Quantity doesn't propel the box office as Quantum of Solace, the sole new nationwide release of the weekend, showed. With overall business at $148.5 million, the weekend had higher attendance than the comparable timeframes of the past three years, when there were a greater number of new titles.
Quantum of Solace raked in $67.5 million on approximately 5,900 screens at 3,451 theaters, ranking as the second highest grossing opening on record for a spy drama behind The Bourne Ultimatum. The $200 million action sequel handily surpassed James Bond's previous best, Die Another Day, which debuted to $47.1 million six years ago (or over $57 million adjusted for ticket price inflation), and Quantum leapt past predecessor Casino Royale by an even wider margin.

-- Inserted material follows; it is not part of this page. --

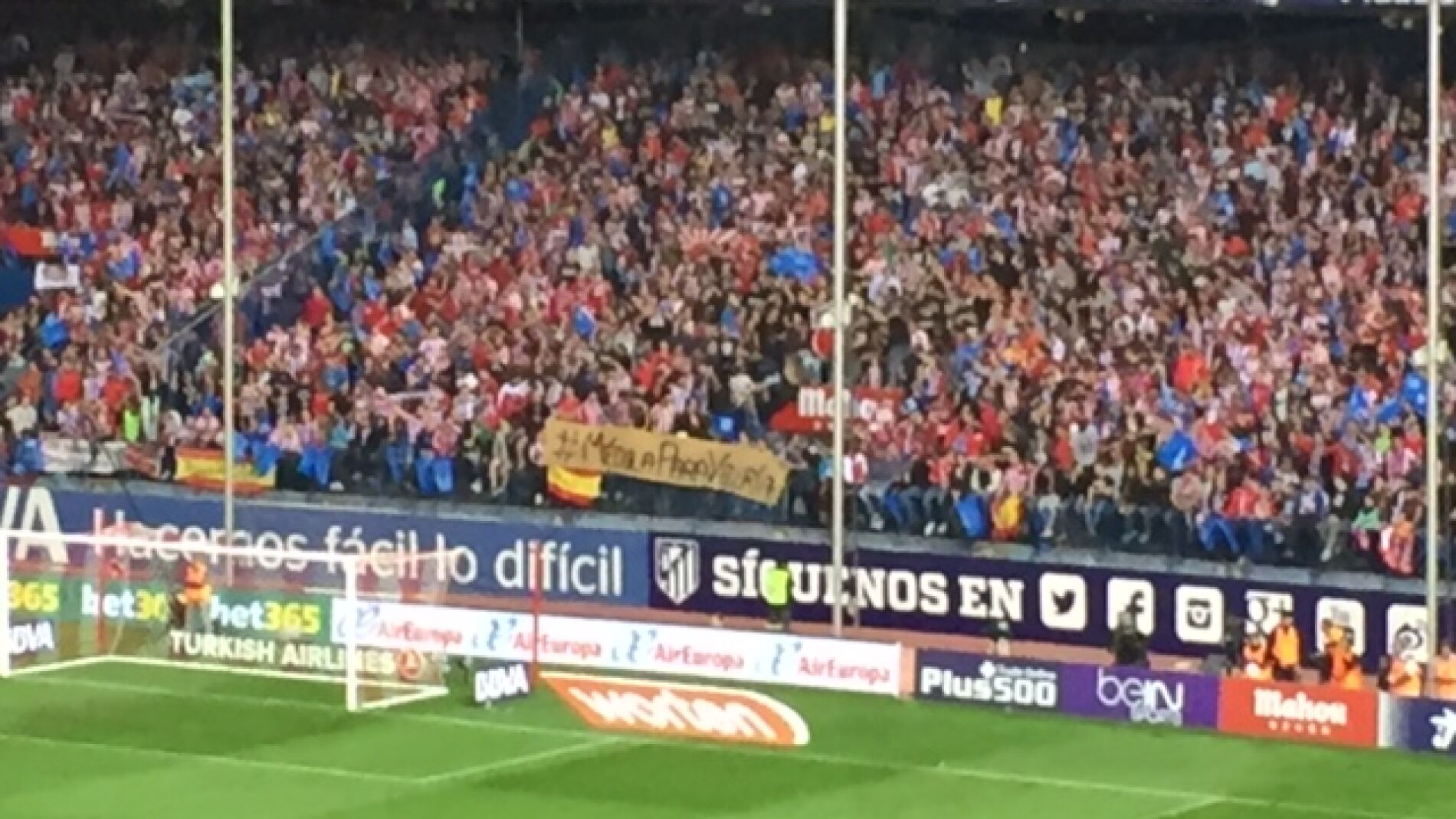 La pancarta del Frente Atl&eacute;tico de apoyo a Valeria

Casino had a $40.8 million start on 5,100 screens at 3,434 theaters two years ago. According to distributor Sony's exit polling, 54 percent of Quantum's audience was male and 58 percent was over 25 years old, which were close to Casino's results of 55 percent male and 57 percent over 25.

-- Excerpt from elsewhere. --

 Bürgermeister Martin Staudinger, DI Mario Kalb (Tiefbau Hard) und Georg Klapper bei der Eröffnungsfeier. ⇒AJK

The first weekend jump from Casino Royale to Quantum of Solace is reminiscent of the increase of The Bourne Identity to The Bourne Supremacy, and Quantum's debut packed essentially the same firepower as The Bourne Ultimatum's $69.3 million start. The comparison is appropriate beyond just the numbers. The new James Bond pictures have been influenced by the Jason Bourne series in story and style, from the blunt and fast-paced action to the watery death of a loved one and subsequent search for revenge to a plotline extending over more than one movie.

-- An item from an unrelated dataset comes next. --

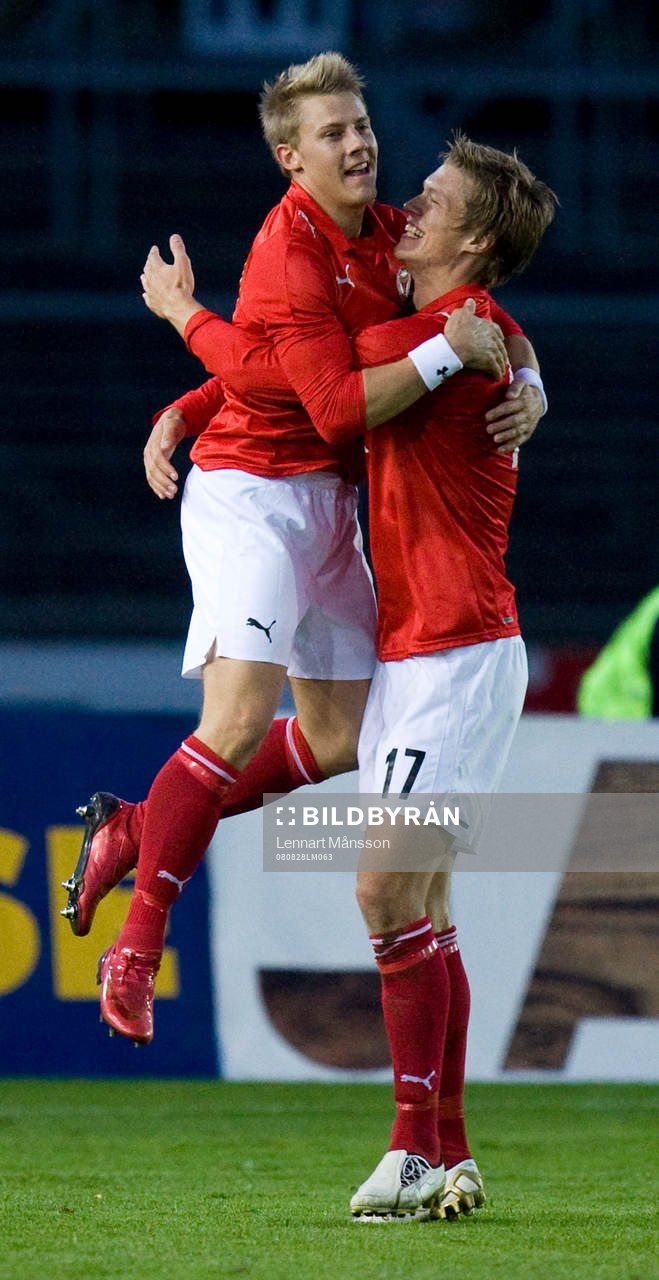 2-0, 3-målsskytten Patrik Ingelsten grattas av Viktor Elm.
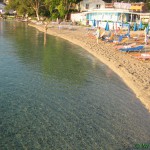 Фото пляжа гостиницы Loutrouvia с причала водных развлечений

Given the precedents set by the Bourne movies, not to mention the Batman franchise with its phenomenal improvement from Batman Begins to The Dark Knight, Quantum of Solace was always poised to have a much bigger opening than Casino Royale, because that picture was well liked by moviegoers and left them excited for the next adventure. Despite a more saturated release and opening weekend-centric period, Casino Royale held up slightly better than GoldenEye from 1995, and it became the highest-grossing Bond on record with a $167.4 million final tally (though it was far from the most attended). The marketing campaign for Quantum of Solace did its part, offering more spectacular action shots and slick poses to continue Casino's storyline and Quantum as a movie event.
Considering James Bond's worldwide appeal, it would be remiss to not mention Quantum of Solace's foreign returns. The picture pulled in $54.6 million on 10, 460 screens across 73 territories over the weekend, lifting its total to $250.2 million since its Oct. 31 debut. Casino Royale was at $195.6 million at the same point and ended its run at a franchise high of $426.8 million.